The doors of England, the United States, and Canada remained largely closed to Jewish immigration. Most of Europe was a Jewish cemetery, and there was clearly no future for the Jews in those places. And Israel, then mandated by the British as ‘Palestine,’ was impossible to get in to, under the severe limitations of the notorious White Paper, which since 1939, had limited Jewish immigration into Palestine to 15,000 Jews a year.

So we had to have a State; a place Jews would always be able to go, where their rights would be guaranteed, so that when the next pogrom came, there would, at least in one place, be an open door. And we succeeded, because we had no choice. 

Today, Jews have plenty of choices. We can live almost anywhere in the world. Today, a Jew can even go to Germany. We can live fulfilled Jewish lives in Teaneck or Boca Raton, London, Los Angeles, or Woodmere. So why do we need a Jewish State?

Clearly, Moshe’s desire and the Jewish (G-d’s) decision to cross over the Jordan and enter the land of Israel, was not because the Jewish people had no choice. They had plenty of choice, as we mentioned above. They could all have stayed very happily on the lands east of the Jordan River, having conquered the kingdoms of Balak, Sichon and Og, without ever having to go to war against the seven Canaanite nations. 

Perhaps Moshe is sharing his yearning to demonstrate that there is something more, so much more, to living in the land of Israel.

In fact, moving to Israel because one has no choice is like getting married to someone because you think there is nobody else. And while a person could certainly make a good marriage out of such a challenging beginning, it certainly isn’t the ideal.

So what is this need to be in the land of Israel?

Each of us relates to and is inspired by different places. Sometimes you walk into a room or a house, and it just feels right. And sometimes, you get this feeling that you are in a place that just isn’t ‘right’ for you. It is good to trust those instincts, because that is your soul talking to you. And you cannot fully accomplish all the things you could do in this world, if you are in a place you were not meant to be in.

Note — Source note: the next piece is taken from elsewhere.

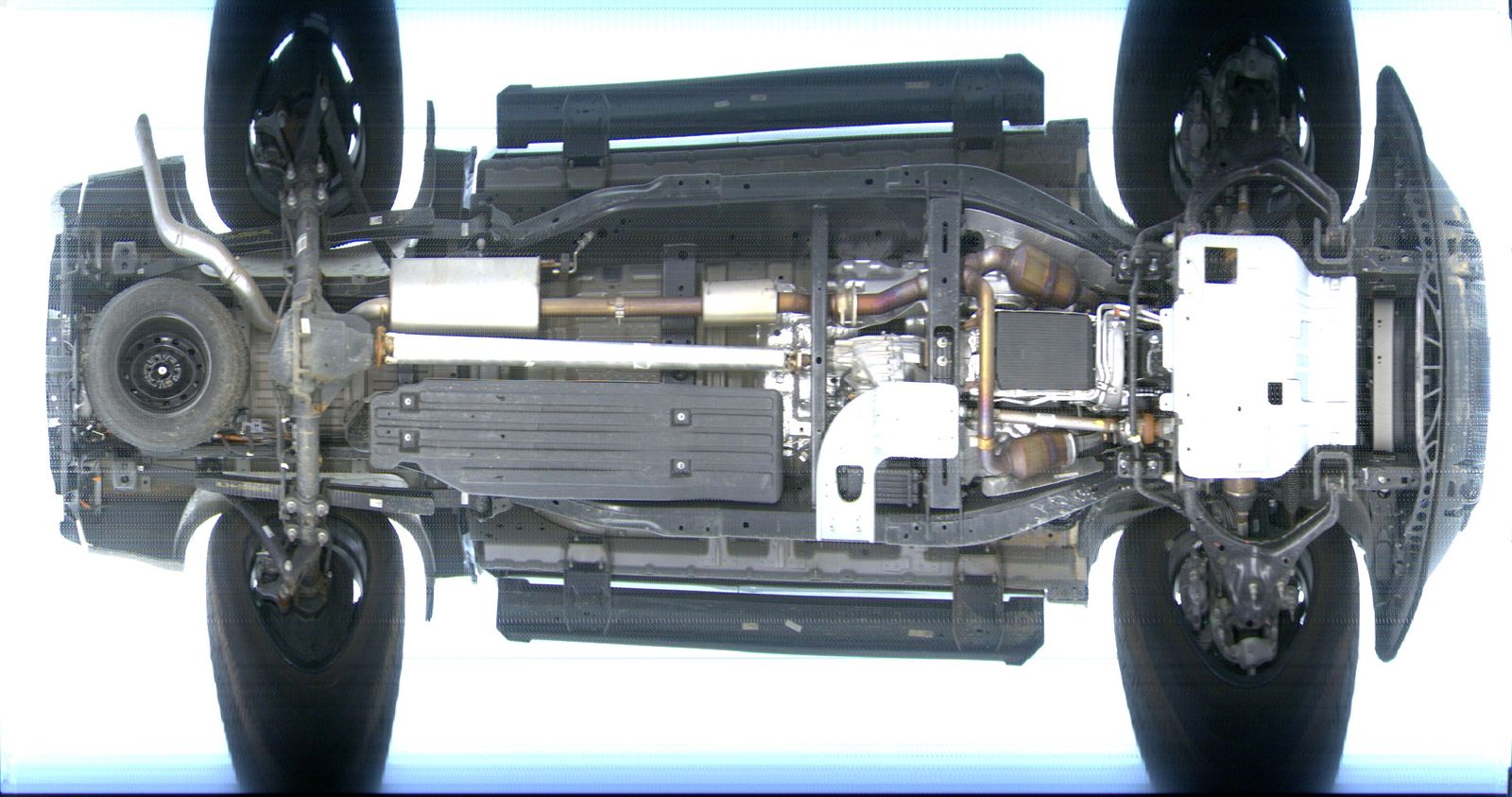 2025 Ford F-150 XLT AWD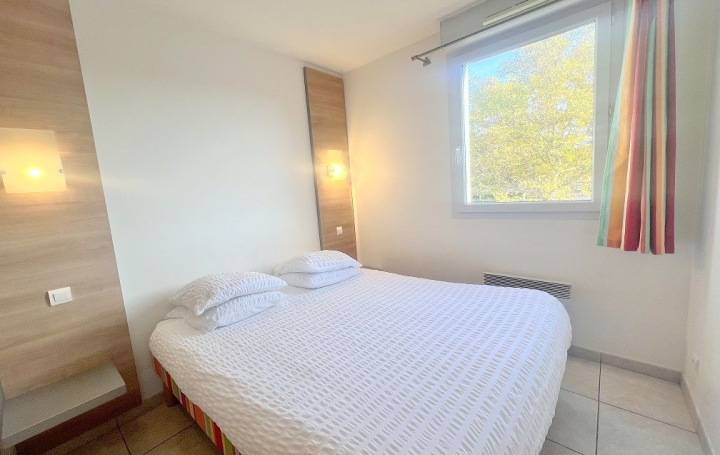 3 Pièces LE CAP-D'AGDE (34300)  45 m2 285 000 €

Just as this is true for a person, it is true for a people. Each nation has its place. And only in that place, can that nation ever become all it was meant to be. The French were meant to be in France, just as the Irish were meant to be in Ireland. The beautiful, haunting music of the Celts would never have come to be, if the Irish were living in Arizona. They were meant to be in Ireland. That is why each land produces many different things that flow from the love relationship that develops between a people and its land. 

We, too, have a home; a land that is where we are meant to be; a land that has been waiting for us to come home for two thousand years. And we, the Jewish people, can never become all that we are meant to be, and the world will never receive all that it is meant to gain from the Jewish people, unless we are in the land of Israel. Trying to figure out why that is, by analyzing history or finding logical alternatives, is as futile as trying to convince a person you have found another woman who is logically a much better choice for him. You can’t argue with love.

There was a time when a chance to walk down the narrow alleys of the old city of Jerusalem and see the Kotel, would have filled our hearts with joy and wonder. Not so long ago, the idea of standing on top of the Golan Heights, the Bashan of the Bible, looking down on the Sea of Galilee with Tiberias and Tsfat across the bay, would have seemed nothing short of incredible.

And yet today so many Jews have never even visited Israel! Maybe we haven’t yet become the nation we are meant to be, and so we haven’t earned living in this land in peace. But one thing is certain: We would not have a State of Israel if Jews weren’t willing to go there. And we will lose it just as certainly, if Jews stop going there.

Which would mean we would lose who we really are — because when we come home to the place we were born as a people, we discover a part of ourselves.

A version of this column appeared in 2012.